Two things to note here. The first is that, when we first tried to run this, lines like p_ag <- S_ag %*% t(S_ag) %*% R %*% j were causing our machines to hang and crash. We were getting ready to abandon this approach when it hit me: \( \mathbf{S_{ag}} \) is an \( N \times K \) matrix, and so \( \mathbf{S_{ag}S_{ag}}^T \) is an \( N \times N \) matrix. If, as here, \( N \gg 100,000 \), that thing can have tens or hundreds of billions of elements. Yet we don’t need it! Our ultimate goal was an \( N \times 1 \) vector, so if we just changed the order of operations we could post-multiply the second term by the third and fourth, then pre-multiply that by the first. At no point did we actually need to create the gigantic matrix.

We did that, and the operation went from crashing our machines to finishing in a fraction of a second.

The second was with how we generated \( \mathbf{S_{ag}} \) in the first place. We were using the fastdummies library in R. It looked like fastdummies wasn’t fast, though. Generating these matrices took up to 30 seconds on our real dataset. After some searching, we found that we could generate sparse matrices with the matrix library…and what had been taking 30 seconds now took .3 seconds.

With changes like these, we sped up the computation 500 or more times. Our projected compute has fallen from more than three months to fewer than six hours.

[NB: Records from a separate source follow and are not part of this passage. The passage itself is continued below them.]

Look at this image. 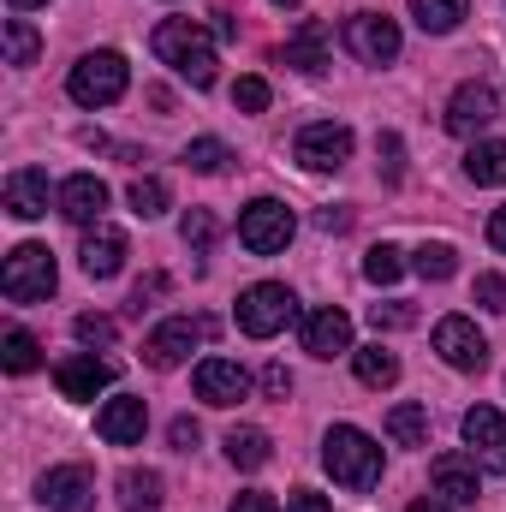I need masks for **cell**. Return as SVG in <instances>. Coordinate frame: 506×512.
Segmentation results:
<instances>
[{
    "instance_id": "1",
    "label": "cell",
    "mask_w": 506,
    "mask_h": 512,
    "mask_svg": "<svg viewBox=\"0 0 506 512\" xmlns=\"http://www.w3.org/2000/svg\"><path fill=\"white\" fill-rule=\"evenodd\" d=\"M155 60L173 66L179 78H191L197 90L215 84V36H209L197 18H167V24H155Z\"/></svg>"
},
{
    "instance_id": "2",
    "label": "cell",
    "mask_w": 506,
    "mask_h": 512,
    "mask_svg": "<svg viewBox=\"0 0 506 512\" xmlns=\"http://www.w3.org/2000/svg\"><path fill=\"white\" fill-rule=\"evenodd\" d=\"M322 465H328V477H334L340 489H376L381 483V447L364 435V429H352V423L328 429Z\"/></svg>"
},
{
    "instance_id": "3",
    "label": "cell",
    "mask_w": 506,
    "mask_h": 512,
    "mask_svg": "<svg viewBox=\"0 0 506 512\" xmlns=\"http://www.w3.org/2000/svg\"><path fill=\"white\" fill-rule=\"evenodd\" d=\"M239 334H251V340H274L292 316H298V298L280 286V280H256V286H245L239 292Z\"/></svg>"
},
{
    "instance_id": "4",
    "label": "cell",
    "mask_w": 506,
    "mask_h": 512,
    "mask_svg": "<svg viewBox=\"0 0 506 512\" xmlns=\"http://www.w3.org/2000/svg\"><path fill=\"white\" fill-rule=\"evenodd\" d=\"M66 96H72L78 108H108V102H120V96H126V60H120L114 48L84 54V60L72 66V78H66Z\"/></svg>"
},
{
    "instance_id": "5",
    "label": "cell",
    "mask_w": 506,
    "mask_h": 512,
    "mask_svg": "<svg viewBox=\"0 0 506 512\" xmlns=\"http://www.w3.org/2000/svg\"><path fill=\"white\" fill-rule=\"evenodd\" d=\"M54 256L42 251V245H18V251L6 256V268H0V292L12 298V304H42L48 292H54Z\"/></svg>"
},
{
    "instance_id": "6",
    "label": "cell",
    "mask_w": 506,
    "mask_h": 512,
    "mask_svg": "<svg viewBox=\"0 0 506 512\" xmlns=\"http://www.w3.org/2000/svg\"><path fill=\"white\" fill-rule=\"evenodd\" d=\"M292 209L286 203H274V197H256L251 209L239 215V245L251 256H274V251H286L292 245Z\"/></svg>"
},
{
    "instance_id": "7",
    "label": "cell",
    "mask_w": 506,
    "mask_h": 512,
    "mask_svg": "<svg viewBox=\"0 0 506 512\" xmlns=\"http://www.w3.org/2000/svg\"><path fill=\"white\" fill-rule=\"evenodd\" d=\"M346 48L364 60V66H387L399 54V24L387 12H352L346 18Z\"/></svg>"
},
{
    "instance_id": "8",
    "label": "cell",
    "mask_w": 506,
    "mask_h": 512,
    "mask_svg": "<svg viewBox=\"0 0 506 512\" xmlns=\"http://www.w3.org/2000/svg\"><path fill=\"white\" fill-rule=\"evenodd\" d=\"M209 334V322H191V316H173V322H161L149 340H143V364L149 370H179L185 358H191V346Z\"/></svg>"
},
{
    "instance_id": "9",
    "label": "cell",
    "mask_w": 506,
    "mask_h": 512,
    "mask_svg": "<svg viewBox=\"0 0 506 512\" xmlns=\"http://www.w3.org/2000/svg\"><path fill=\"white\" fill-rule=\"evenodd\" d=\"M435 352H441V364H453V370H483V364H489V340L477 334L471 316H441V322H435Z\"/></svg>"
},
{
    "instance_id": "10",
    "label": "cell",
    "mask_w": 506,
    "mask_h": 512,
    "mask_svg": "<svg viewBox=\"0 0 506 512\" xmlns=\"http://www.w3.org/2000/svg\"><path fill=\"white\" fill-rule=\"evenodd\" d=\"M298 161L310 167V173H340L346 161H352V131L334 126V120H322V126H304L298 131Z\"/></svg>"
},
{
    "instance_id": "11",
    "label": "cell",
    "mask_w": 506,
    "mask_h": 512,
    "mask_svg": "<svg viewBox=\"0 0 506 512\" xmlns=\"http://www.w3.org/2000/svg\"><path fill=\"white\" fill-rule=\"evenodd\" d=\"M495 120H501V96L489 84H459L453 90V102H447V131L453 137H477V131H489Z\"/></svg>"
},
{
    "instance_id": "12",
    "label": "cell",
    "mask_w": 506,
    "mask_h": 512,
    "mask_svg": "<svg viewBox=\"0 0 506 512\" xmlns=\"http://www.w3.org/2000/svg\"><path fill=\"white\" fill-rule=\"evenodd\" d=\"M197 399L203 405H239V399H251V376H245V364H233V358H203L197 364Z\"/></svg>"
},
{
    "instance_id": "13",
    "label": "cell",
    "mask_w": 506,
    "mask_h": 512,
    "mask_svg": "<svg viewBox=\"0 0 506 512\" xmlns=\"http://www.w3.org/2000/svg\"><path fill=\"white\" fill-rule=\"evenodd\" d=\"M42 507L48 512H90L96 507V477L84 465H54L42 477Z\"/></svg>"
},
{
    "instance_id": "14",
    "label": "cell",
    "mask_w": 506,
    "mask_h": 512,
    "mask_svg": "<svg viewBox=\"0 0 506 512\" xmlns=\"http://www.w3.org/2000/svg\"><path fill=\"white\" fill-rule=\"evenodd\" d=\"M465 441H471V459H477V465L506 471V417L495 405H471V411H465Z\"/></svg>"
},
{
    "instance_id": "15",
    "label": "cell",
    "mask_w": 506,
    "mask_h": 512,
    "mask_svg": "<svg viewBox=\"0 0 506 512\" xmlns=\"http://www.w3.org/2000/svg\"><path fill=\"white\" fill-rule=\"evenodd\" d=\"M54 387H60V399L84 405V399H96L102 387H114V364H102V358H90V352L60 358V364H54Z\"/></svg>"
},
{
    "instance_id": "16",
    "label": "cell",
    "mask_w": 506,
    "mask_h": 512,
    "mask_svg": "<svg viewBox=\"0 0 506 512\" xmlns=\"http://www.w3.org/2000/svg\"><path fill=\"white\" fill-rule=\"evenodd\" d=\"M54 209H60L72 227H96L102 209H108V185H102L96 173H72V179L54 191Z\"/></svg>"
},
{
    "instance_id": "17",
    "label": "cell",
    "mask_w": 506,
    "mask_h": 512,
    "mask_svg": "<svg viewBox=\"0 0 506 512\" xmlns=\"http://www.w3.org/2000/svg\"><path fill=\"white\" fill-rule=\"evenodd\" d=\"M304 352H310V358H340V352H352V316L334 310V304L310 310V316H304Z\"/></svg>"
},
{
    "instance_id": "18",
    "label": "cell",
    "mask_w": 506,
    "mask_h": 512,
    "mask_svg": "<svg viewBox=\"0 0 506 512\" xmlns=\"http://www.w3.org/2000/svg\"><path fill=\"white\" fill-rule=\"evenodd\" d=\"M78 262H84L90 280H114V274L126 268V233L108 227V221H96V227L84 233V245H78Z\"/></svg>"
},
{
    "instance_id": "19",
    "label": "cell",
    "mask_w": 506,
    "mask_h": 512,
    "mask_svg": "<svg viewBox=\"0 0 506 512\" xmlns=\"http://www.w3.org/2000/svg\"><path fill=\"white\" fill-rule=\"evenodd\" d=\"M143 429H149V405H143V399H131V393L108 399V405L96 411V435H102V441H114V447H137V441H143Z\"/></svg>"
},
{
    "instance_id": "20",
    "label": "cell",
    "mask_w": 506,
    "mask_h": 512,
    "mask_svg": "<svg viewBox=\"0 0 506 512\" xmlns=\"http://www.w3.org/2000/svg\"><path fill=\"white\" fill-rule=\"evenodd\" d=\"M6 215H18V221L48 215V173H42V167H18V173L6 179Z\"/></svg>"
},
{
    "instance_id": "21",
    "label": "cell",
    "mask_w": 506,
    "mask_h": 512,
    "mask_svg": "<svg viewBox=\"0 0 506 512\" xmlns=\"http://www.w3.org/2000/svg\"><path fill=\"white\" fill-rule=\"evenodd\" d=\"M429 477H435V489H441L453 507H477V465H471L465 453H441V459L429 465Z\"/></svg>"
},
{
    "instance_id": "22",
    "label": "cell",
    "mask_w": 506,
    "mask_h": 512,
    "mask_svg": "<svg viewBox=\"0 0 506 512\" xmlns=\"http://www.w3.org/2000/svg\"><path fill=\"white\" fill-rule=\"evenodd\" d=\"M286 66H298V72H322L328 66V24L322 18H304L286 36Z\"/></svg>"
},
{
    "instance_id": "23",
    "label": "cell",
    "mask_w": 506,
    "mask_h": 512,
    "mask_svg": "<svg viewBox=\"0 0 506 512\" xmlns=\"http://www.w3.org/2000/svg\"><path fill=\"white\" fill-rule=\"evenodd\" d=\"M465 179H477V185H506V137H483V143H471V155H465Z\"/></svg>"
},
{
    "instance_id": "24",
    "label": "cell",
    "mask_w": 506,
    "mask_h": 512,
    "mask_svg": "<svg viewBox=\"0 0 506 512\" xmlns=\"http://www.w3.org/2000/svg\"><path fill=\"white\" fill-rule=\"evenodd\" d=\"M387 435H393V447H423L429 441V405H417V399L393 405L387 411Z\"/></svg>"
},
{
    "instance_id": "25",
    "label": "cell",
    "mask_w": 506,
    "mask_h": 512,
    "mask_svg": "<svg viewBox=\"0 0 506 512\" xmlns=\"http://www.w3.org/2000/svg\"><path fill=\"white\" fill-rule=\"evenodd\" d=\"M268 429H256V423H245V429H227V459L239 465V471H262L268 465Z\"/></svg>"
},
{
    "instance_id": "26",
    "label": "cell",
    "mask_w": 506,
    "mask_h": 512,
    "mask_svg": "<svg viewBox=\"0 0 506 512\" xmlns=\"http://www.w3.org/2000/svg\"><path fill=\"white\" fill-rule=\"evenodd\" d=\"M471 12V0H411V18L429 30V36H447L459 30V18Z\"/></svg>"
},
{
    "instance_id": "27",
    "label": "cell",
    "mask_w": 506,
    "mask_h": 512,
    "mask_svg": "<svg viewBox=\"0 0 506 512\" xmlns=\"http://www.w3.org/2000/svg\"><path fill=\"white\" fill-rule=\"evenodd\" d=\"M352 370H358V382L364 387H393L399 382V358H393L387 346H364V352H352Z\"/></svg>"
},
{
    "instance_id": "28",
    "label": "cell",
    "mask_w": 506,
    "mask_h": 512,
    "mask_svg": "<svg viewBox=\"0 0 506 512\" xmlns=\"http://www.w3.org/2000/svg\"><path fill=\"white\" fill-rule=\"evenodd\" d=\"M161 507V477L155 471H126L120 477V512H155Z\"/></svg>"
},
{
    "instance_id": "29",
    "label": "cell",
    "mask_w": 506,
    "mask_h": 512,
    "mask_svg": "<svg viewBox=\"0 0 506 512\" xmlns=\"http://www.w3.org/2000/svg\"><path fill=\"white\" fill-rule=\"evenodd\" d=\"M36 358H42V346H36L24 328H6V334H0V364H6L12 376H30V370H36Z\"/></svg>"
},
{
    "instance_id": "30",
    "label": "cell",
    "mask_w": 506,
    "mask_h": 512,
    "mask_svg": "<svg viewBox=\"0 0 506 512\" xmlns=\"http://www.w3.org/2000/svg\"><path fill=\"white\" fill-rule=\"evenodd\" d=\"M411 268H417L423 280H453V274H459V251H453V245H441V239H435V245H417Z\"/></svg>"
},
{
    "instance_id": "31",
    "label": "cell",
    "mask_w": 506,
    "mask_h": 512,
    "mask_svg": "<svg viewBox=\"0 0 506 512\" xmlns=\"http://www.w3.org/2000/svg\"><path fill=\"white\" fill-rule=\"evenodd\" d=\"M36 54H42V36L24 18H6V66H36Z\"/></svg>"
},
{
    "instance_id": "32",
    "label": "cell",
    "mask_w": 506,
    "mask_h": 512,
    "mask_svg": "<svg viewBox=\"0 0 506 512\" xmlns=\"http://www.w3.org/2000/svg\"><path fill=\"white\" fill-rule=\"evenodd\" d=\"M227 161H233V149H227L221 137H197V143L185 149V167H191V173H227Z\"/></svg>"
},
{
    "instance_id": "33",
    "label": "cell",
    "mask_w": 506,
    "mask_h": 512,
    "mask_svg": "<svg viewBox=\"0 0 506 512\" xmlns=\"http://www.w3.org/2000/svg\"><path fill=\"white\" fill-rule=\"evenodd\" d=\"M131 215H143V221H155L161 209H167V185L161 179H131Z\"/></svg>"
},
{
    "instance_id": "34",
    "label": "cell",
    "mask_w": 506,
    "mask_h": 512,
    "mask_svg": "<svg viewBox=\"0 0 506 512\" xmlns=\"http://www.w3.org/2000/svg\"><path fill=\"white\" fill-rule=\"evenodd\" d=\"M364 274H370L376 286H393V280L405 274V262H399V251H393V245H376V251L364 256Z\"/></svg>"
},
{
    "instance_id": "35",
    "label": "cell",
    "mask_w": 506,
    "mask_h": 512,
    "mask_svg": "<svg viewBox=\"0 0 506 512\" xmlns=\"http://www.w3.org/2000/svg\"><path fill=\"white\" fill-rule=\"evenodd\" d=\"M179 233H185V245H191V251H209V245H215V233H221V227H215V215H209V209H191V215H185V227H179Z\"/></svg>"
},
{
    "instance_id": "36",
    "label": "cell",
    "mask_w": 506,
    "mask_h": 512,
    "mask_svg": "<svg viewBox=\"0 0 506 512\" xmlns=\"http://www.w3.org/2000/svg\"><path fill=\"white\" fill-rule=\"evenodd\" d=\"M376 155H381L387 185H399V179H405V149H399V137H393V131H381V137H376Z\"/></svg>"
},
{
    "instance_id": "37",
    "label": "cell",
    "mask_w": 506,
    "mask_h": 512,
    "mask_svg": "<svg viewBox=\"0 0 506 512\" xmlns=\"http://www.w3.org/2000/svg\"><path fill=\"white\" fill-rule=\"evenodd\" d=\"M370 322H376V328H411L417 310H411L405 298H393V304H370Z\"/></svg>"
},
{
    "instance_id": "38",
    "label": "cell",
    "mask_w": 506,
    "mask_h": 512,
    "mask_svg": "<svg viewBox=\"0 0 506 512\" xmlns=\"http://www.w3.org/2000/svg\"><path fill=\"white\" fill-rule=\"evenodd\" d=\"M72 334H78L84 346H114V322H108V316H78Z\"/></svg>"
},
{
    "instance_id": "39",
    "label": "cell",
    "mask_w": 506,
    "mask_h": 512,
    "mask_svg": "<svg viewBox=\"0 0 506 512\" xmlns=\"http://www.w3.org/2000/svg\"><path fill=\"white\" fill-rule=\"evenodd\" d=\"M233 102H239L245 114H262V108H268V84H262V78H239V84H233Z\"/></svg>"
},
{
    "instance_id": "40",
    "label": "cell",
    "mask_w": 506,
    "mask_h": 512,
    "mask_svg": "<svg viewBox=\"0 0 506 512\" xmlns=\"http://www.w3.org/2000/svg\"><path fill=\"white\" fill-rule=\"evenodd\" d=\"M477 304H483V310H495V316L506 310V280H501V274H477Z\"/></svg>"
},
{
    "instance_id": "41",
    "label": "cell",
    "mask_w": 506,
    "mask_h": 512,
    "mask_svg": "<svg viewBox=\"0 0 506 512\" xmlns=\"http://www.w3.org/2000/svg\"><path fill=\"white\" fill-rule=\"evenodd\" d=\"M161 292H167V274H149V280H137V286H131V316H143V310H149V298H161Z\"/></svg>"
},
{
    "instance_id": "42",
    "label": "cell",
    "mask_w": 506,
    "mask_h": 512,
    "mask_svg": "<svg viewBox=\"0 0 506 512\" xmlns=\"http://www.w3.org/2000/svg\"><path fill=\"white\" fill-rule=\"evenodd\" d=\"M286 512H334V507H328V495H316V489H292V495H286Z\"/></svg>"
},
{
    "instance_id": "43",
    "label": "cell",
    "mask_w": 506,
    "mask_h": 512,
    "mask_svg": "<svg viewBox=\"0 0 506 512\" xmlns=\"http://www.w3.org/2000/svg\"><path fill=\"white\" fill-rule=\"evenodd\" d=\"M262 387H268V399H286V393H292V376H286V364H268V370H262Z\"/></svg>"
},
{
    "instance_id": "44",
    "label": "cell",
    "mask_w": 506,
    "mask_h": 512,
    "mask_svg": "<svg viewBox=\"0 0 506 512\" xmlns=\"http://www.w3.org/2000/svg\"><path fill=\"white\" fill-rule=\"evenodd\" d=\"M197 441H203V429H197L191 417H173V447H179V453H191Z\"/></svg>"
},
{
    "instance_id": "45",
    "label": "cell",
    "mask_w": 506,
    "mask_h": 512,
    "mask_svg": "<svg viewBox=\"0 0 506 512\" xmlns=\"http://www.w3.org/2000/svg\"><path fill=\"white\" fill-rule=\"evenodd\" d=\"M227 512H280V507H274V495H262V489H251V495H239V501H233Z\"/></svg>"
},
{
    "instance_id": "46",
    "label": "cell",
    "mask_w": 506,
    "mask_h": 512,
    "mask_svg": "<svg viewBox=\"0 0 506 512\" xmlns=\"http://www.w3.org/2000/svg\"><path fill=\"white\" fill-rule=\"evenodd\" d=\"M316 227H322V233H346V227H352V215H346V209H322V215H316Z\"/></svg>"
},
{
    "instance_id": "47",
    "label": "cell",
    "mask_w": 506,
    "mask_h": 512,
    "mask_svg": "<svg viewBox=\"0 0 506 512\" xmlns=\"http://www.w3.org/2000/svg\"><path fill=\"white\" fill-rule=\"evenodd\" d=\"M489 245H495V251H506V209H495V215H489Z\"/></svg>"
},
{
    "instance_id": "48",
    "label": "cell",
    "mask_w": 506,
    "mask_h": 512,
    "mask_svg": "<svg viewBox=\"0 0 506 512\" xmlns=\"http://www.w3.org/2000/svg\"><path fill=\"white\" fill-rule=\"evenodd\" d=\"M405 512H447V507H435V501H411Z\"/></svg>"
},
{
    "instance_id": "49",
    "label": "cell",
    "mask_w": 506,
    "mask_h": 512,
    "mask_svg": "<svg viewBox=\"0 0 506 512\" xmlns=\"http://www.w3.org/2000/svg\"><path fill=\"white\" fill-rule=\"evenodd\" d=\"M12 6H18V12H30V6H48V0H12Z\"/></svg>"
},
{
    "instance_id": "50",
    "label": "cell",
    "mask_w": 506,
    "mask_h": 512,
    "mask_svg": "<svg viewBox=\"0 0 506 512\" xmlns=\"http://www.w3.org/2000/svg\"><path fill=\"white\" fill-rule=\"evenodd\" d=\"M280 6H292V0H280Z\"/></svg>"
}]
</instances>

I have two reasons for writing this all up. The first is that someone might find it helpful, both in its specifics and in the general sense of seeing how those of us with little formal training in computer science can still go about solving practical problems in computation. None of anything I did here is rocket science; it just takes persistence and rethinking how to approach the problem.

The second reason, of course, is that I figured something out in an area where I usually feel like a fraud, and I’m proud of it. It isn’t a brag to share such moments with people. It’s a chance to feel good about yourself, justifiably so, and have people validate those feelings. Given how often when doing research we feel rotten, it’s important to mark the really triumphant moments, too.